- [Texte fourni]:

Par ailleurs, il existe des ponts entre les écoles privées confessionnelles. Ce pont est possible par l’action des écoles catholiques. En effet, le père Youssef Nasr, Secrétaire Général des écoles catholiques au Liban, est également coordinateur des institutions éducatives privées. Il rassemble donc les écoles sunnites, chiites, druzes, orthodoxes et protestantes pour qu’elles se rencontrent et élaborent des projets communs.

L’éducation catholique

Malgré la situation du Liban, le père Youssef Nasr a espoir dans l’éducation qu’il croit capable de changer le visage du Liban en particulier en procurant une éducation à la citoyenneté. Cette éducation à la citoyenneté se traduit par une attention au pauvre mais également à lutter contre toutes discriminations.

Cette espérance est d’autant plus forte que le père Youssef Nasr fait le constat amer que les écoles catholiques ont échoué à éduquer une élite qui, aujourd’hui, ne pense qu’en terme de communautés ou d’intérêts personnels. Certes, il y a eu un échec à infuser une volonté de défendre les intérêts non pas communautaires mais nationaux. Néanmoins, cela ne doit pas faire perdre espoir dans une éducation qui crée un sentiment d’appartenance nationale plutôt que seulement confessionnelle et communautaire.

Le système éducatif catholique permet également de maintenir les chrétiens sur le territoire libanais. Cela permet de préserver la pluralité ainsi que la diversité au sein de la société libanaise. S’il n’y avait pas ces écoles catholiques de proximité, les familles catholiques partiraient vivre à l’étranger.

Par ailleurs, il existe une spécificité de l’éducation catholique : la spiritualité. En effet, il existe une ambiance scolaire imprégnée de valeurs chrétiennes et humaines.

Le père Youssef Nasr finit cette conférence par le rappel que les écoles catholiques, par le principe de catholicité, se doivent de contribuer à la création d’un sentiment d’appartenance nationale et non pas communautaire.

Temps des questions                                                                                                 

1-           Comment transmettre la foi catholiques dans les écoles ?

La mission principale de l’école catholique est de léguer et d’enseigner cette foi. Au Liban, les crises et les guerres n’ont pas permis de mener à bien cette mission. Les évènements extérieurs n’ont pas permis de transmettre cette foi. Voir certains anciens élèves d’écoles catholiques se comporter comme ils le font alors qu’ils sont l’élite du pays, a remis en cause la manière dont les enseignants catholiques vivent et exercent leur mission. Il faut donc reconnaitre ses échecs et accepter de recommencer. Même si la guerre n’a pas aidé à réaliser cette mission, enseigner la foi reste une priorité.

Il faut également souligner un fait. L’école ne vient là que pour compléter l’éducation des parents. L’école n’a donc pas une totale liberté dans l’éducation donnée à l’enfant mais doit composer avec celle donnée par les parents. Par ailleurs, il ne faut pas nier l’influence de la société. On observe que les élèves sont divisés entre la théorie enseignée à l’école et la pratique, les choses qu’ils voient dans la société. Ce qu’ils voient dans la société rentre en contradiction avec ce qui est enseigné. Il ne faut donc pas rejeter entièrement la faute à l’école.

- [Données fournies]:

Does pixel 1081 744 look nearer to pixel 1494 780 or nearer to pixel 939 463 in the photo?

- [Travail demandé]:
**1)** Indiquez si chacune des affirmations suivantes concorde avec le texte sur l'éducation catholique au Liban, en répondant par oui ou par non et en citant mot pour mot le passage qui tranche. (a) Le père Youssef Nasr est Secrétaire Général des écoles catholiques au Liban. (b) L'école dispose d'une totale liberté dans l'éducation donnée à l'enfant. (c) Sans les écoles catholiques de proximité, les familles catholiques partiraient vivre à l'étranger.
**2)** Recopiez sans rien changer le passage du texte sur l'éducation catholique au Liban qui commence par « La mission principale » et se poursuit jusqu'à « reste une priorité. ».
**3)** D'après le texte sur l'éducation catholique au Liban, quelle est la spécificité de l'éducation catholique ?
Le matériel n'est pas utile pour ce travail.

- [Réponses attendues]:
**1)**
(a) Oui : « le père Youssef Nasr, Secrétaire Général des écoles catholiques au Liban ».
(b) Non : « L’école n’a donc pas une totale liberté dans l’éducation donnée à l’enfant ».
(c) Oui : « S’il n’y avait pas ces écoles catholiques de proximité, les familles catholiques partiraient vivre à l’étranger. »

**2)**
La mission principale de l’école catholique est de léguer et d’enseigner cette foi. Au Liban, les crises et les guerres n’ont pas permis de mener à bien cette mission. Les évènements extérieurs n’ont pas permis de transmettre cette foi. Voir certains anciens élèves d’écoles catholiques se comporter comme ils le font alors qu’ils sont l’élite du pays, a remis en cause la manière dont les enseignants catholiques vivent et exercent leur mission. Il faut donc reconnaitre ses échecs et accepter de recommencer. Même si la guerre n’a pas aidé à réaliser cette mission, enseigner la foi reste une priorité.

**3)** La spiritualité.